I tried to stick to the [guidelines to document a function](https://github.com/pytorch/pytorch/wiki/Docstring-Guidelines#documenting-a-function) but I was not sure if there is a consensus on how to handle the docs of a function that calls an internal function. So I went ahead and tried what the function will raise, etc. from the user endpoint and documented it (i.e. I am giving what actually _lazy_init() will raise).
Updated PR from #128298 since I made quite a big mistake in my branch.
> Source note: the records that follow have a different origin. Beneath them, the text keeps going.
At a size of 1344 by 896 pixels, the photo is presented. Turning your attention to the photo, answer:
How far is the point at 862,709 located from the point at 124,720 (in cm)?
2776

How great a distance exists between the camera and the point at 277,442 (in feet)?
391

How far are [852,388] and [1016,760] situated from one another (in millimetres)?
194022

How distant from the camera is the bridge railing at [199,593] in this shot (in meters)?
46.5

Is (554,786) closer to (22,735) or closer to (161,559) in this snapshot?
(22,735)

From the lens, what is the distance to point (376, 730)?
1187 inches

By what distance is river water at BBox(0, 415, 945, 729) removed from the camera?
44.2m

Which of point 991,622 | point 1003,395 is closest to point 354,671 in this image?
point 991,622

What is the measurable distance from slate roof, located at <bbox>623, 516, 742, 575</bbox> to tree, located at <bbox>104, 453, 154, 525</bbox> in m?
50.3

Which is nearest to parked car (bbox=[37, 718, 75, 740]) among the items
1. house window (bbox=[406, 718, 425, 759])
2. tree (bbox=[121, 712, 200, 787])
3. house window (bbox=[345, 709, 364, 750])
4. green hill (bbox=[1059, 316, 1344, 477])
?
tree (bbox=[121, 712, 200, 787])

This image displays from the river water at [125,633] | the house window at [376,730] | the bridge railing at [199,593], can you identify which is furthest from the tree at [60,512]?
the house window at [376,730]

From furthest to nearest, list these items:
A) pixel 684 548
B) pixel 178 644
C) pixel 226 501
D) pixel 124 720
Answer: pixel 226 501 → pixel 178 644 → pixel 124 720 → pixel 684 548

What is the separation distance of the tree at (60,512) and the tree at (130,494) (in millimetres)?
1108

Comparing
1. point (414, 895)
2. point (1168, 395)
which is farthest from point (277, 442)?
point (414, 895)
I apologize for the newbie mistake.
### Summary of Changes
- Added docs for torch.cuda.cudart
- Added the cudart function in the autosummary of docs/source/cuda.rst
## Checklist
- [X] The issue that is being fixed is referred in the description
- [X] Only one issue is addressed in this pull request
- [X] Labels from the issue that this PR is fixing are added to this pull request
- [X] No unnecesary issues are included into this pull request
Pull Request resolved: https://github.com/pytorch/pytorch/pull/128741
Approved by: https://github.com/msaroufim
diff --git a/docs/source/cuda.rst b/docs/source/cuda.rst
index 7b9bf53..7f6f2d2 100644
--- a/docs/source/cuda.rst
+++ b/docs/source/cuda.rst
@@ -12,6 +12,7 @@
current_blas_handle
current_device
current_stream
+ cudart
default_stream
device
device_count
diff --git a/torch/cuda/__init__.py b/torch/cuda/__init__.py
index 6722114..e08572f 100644
--- a/torch/cuda/__init__.py
+++ b/torch/cuda/__init__.py
@@ -334,6 +334,59 @@
def cudart():
+ r"""Retrieves the CUDA runtime API module.
+
+
+ This function initializes the CUDA runtime environment if it is not already
+ initialized and returns the CUDA runtime API module (_cudart). The CUDA
+ runtime API module provides access to various CUDA runtime functions.
+
+ Args:
+ ``None``
+
+ Returns:
+ module: The CUDA runtime API module (_cudart).
+
+ Raises:
+ RuntimeError: If CUDA cannot be re-initialized in a forked subprocess.
+ AssertionError: If PyTorch is not compiled with CUDA support or if libcudart functions are unavailable.
+
+ Example of CUDA operations with profiling:
+ >>> import torch
+ >>> from torch.cuda import cudart, check_error
+ >>> import os
+ >>>
+ >>> os.environ['CUDA_PROFILE'] = '1'
+ >>>
+ >>> def perform_cuda_operations_with_streams():
+ >>> stream = torch.cuda.Stream()
+ >>> with torch.cuda.stream(stream):
+ >>> x = torch.randn(100, 100, device='cuda')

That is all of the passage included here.